Finish What You Start

Like most dicta, finishing what you start is easy to say but hard to do. And we're aware of the difficulty both in our personal lives as well as in business. The reason is, like a dictum, it's always easier to talk about something in general than in laborious detail, and it's always easier to talk about details than to physically take the time to do them.

Software development epitomizes this difficulty, and much of the challenge with software in particular is its lack of physical presence. We grow up in a physical world, and we develop intuitions about it. No one thinks that they can get a couple of friends and build a new house over the next few weeks, but everyday in some enterprise, someone from management, or product, or development itself declares in a meeting that they pull together a "two-pizza team" and knock out some enterprise-wide software in a couple of sprints.

Here's an insider observation: they never finish.

This was the initial motivation for Agile, before it became a consulting, billable-hours juggernaut. Do something simple, make sure it's concrete by demonstrating the functionality, or even better, get someone to use it.  Then do the next thing.

But, no matter what, finish something first.

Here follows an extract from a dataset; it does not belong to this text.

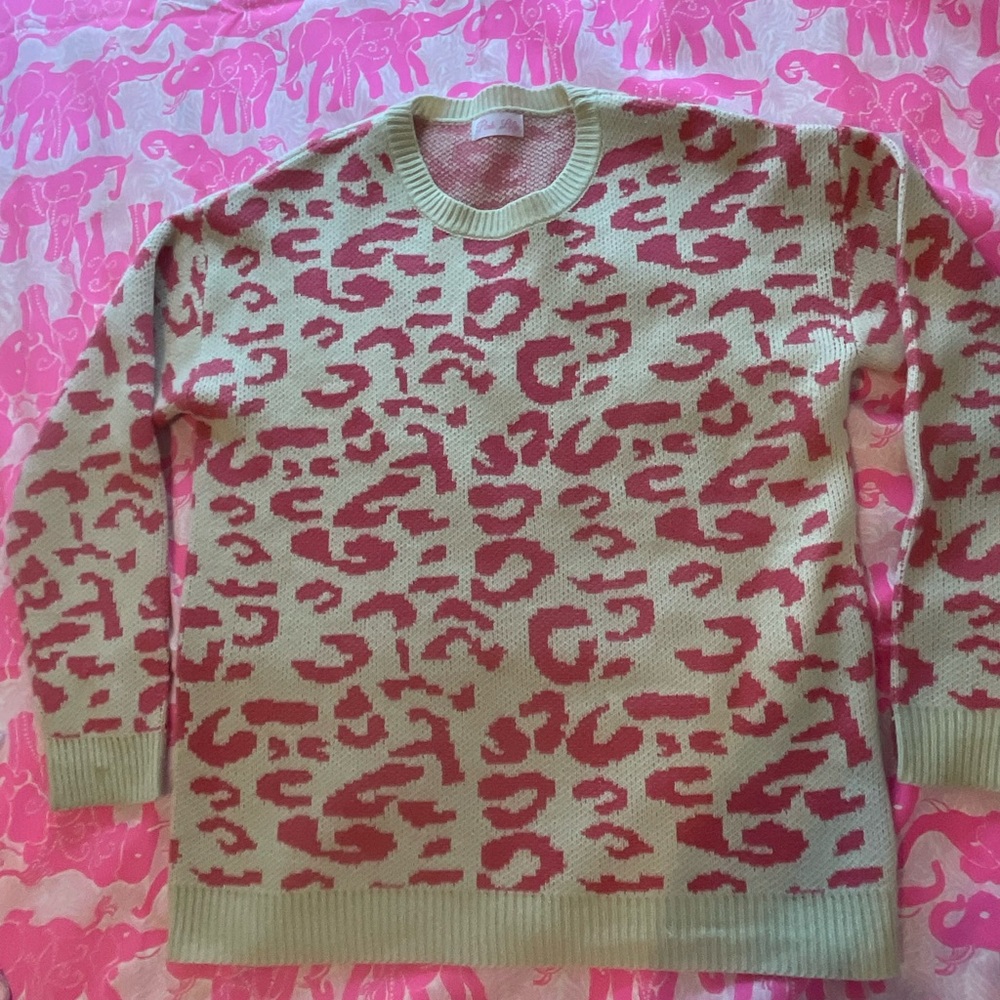 Pink Lily Leopard Print Sweater - creme and Pink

Create opportunities to finish. First, think small. The end goal may be large, but keep the next step as small as possible. Then, when it's done, you know you have one step finished. The more you practice finishing things, the better you get at it.

Next keep your features precise and compact. Vague features are doomed to scope creep, they become very difficult to finish. Large features are also problematic. You may think that you've been precise in defining the 30 tickets for a given feature, but all lists will be incomplete. So, the larger the list, the more things have been left off. It's another avenue to scope creep.

Finally, get people using your product. Whether it's an app or API, get someone using it a soon as possible. This helps to alleviate the problem of software being ephemeral. Once you have a user, you have something very concrete to discuss. If the software has missed the mark, you can discuss exactly why. If it's spot on, you can discuss the next beneficial feature.

Either way you delivered a product, and you've finished a feature.